WHAT IS NEEDED:
Name each distinct user who posts in the forum thread below, listing each name only once.

PAGE TEXT:
▬▬▬
# Are not Recumbent Bicycles Becoming Classic Custom Bicycles?



## grey3speedfrmeuro (Aug 1, 2010)

Are not Recumbent Bicycles Becoming Classic Custom Bicycles?


A local shop incoraged me to go to the Sun bicycle web page to look at thier Recumbent bikes. I was supprised to see the Recumbent linage goes back to the early 1970's wouldnt this soon make them something of a collectable in thier own right? They are comfortable for people like me who have back, knee and hip issues. As a bicycleist you arent exerting as much downward thrust to climb a hill that can be pure pain for somone like me on a traditional bike. Seems to me if I stay active I keep my hart helthy and arthritis to a minimum.

Thanks...


----------



## partsguy (Aug 2, 2010)

As a general thing (at least for me), cars, bikes, etc. that are at least 25 years old or older are technically considered Classics.


----------



## Andrew Gorman (Aug 2, 2010)

Recumbents go back a lot further than the 1970's- like anything bicycle, there were recumbents in the 19th century.  Their performance was so much better than a diamond frame they were banned from races in the early 1930's, and have been a bit of an oddity ever since.


----------



## grey3speedfrmeuro (Aug 3, 2010)

I never knew that, this is becoming quite an education. Can you recommend books on bike history by frame type?


----------



## sam (Aug 3, 2010)

Do a Search on  velocar


----------
▬▬▬
SOURCE EXCERPT:
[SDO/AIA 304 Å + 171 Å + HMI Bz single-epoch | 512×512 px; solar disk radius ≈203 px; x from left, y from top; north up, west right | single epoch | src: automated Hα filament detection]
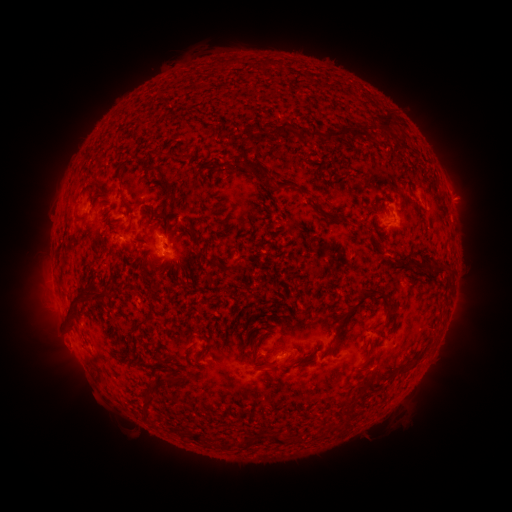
▬▬▬
SOLUTION TO THIS EXERCISE:
grey3speedfrmeuro, partsguy, Andrew Gorman, sam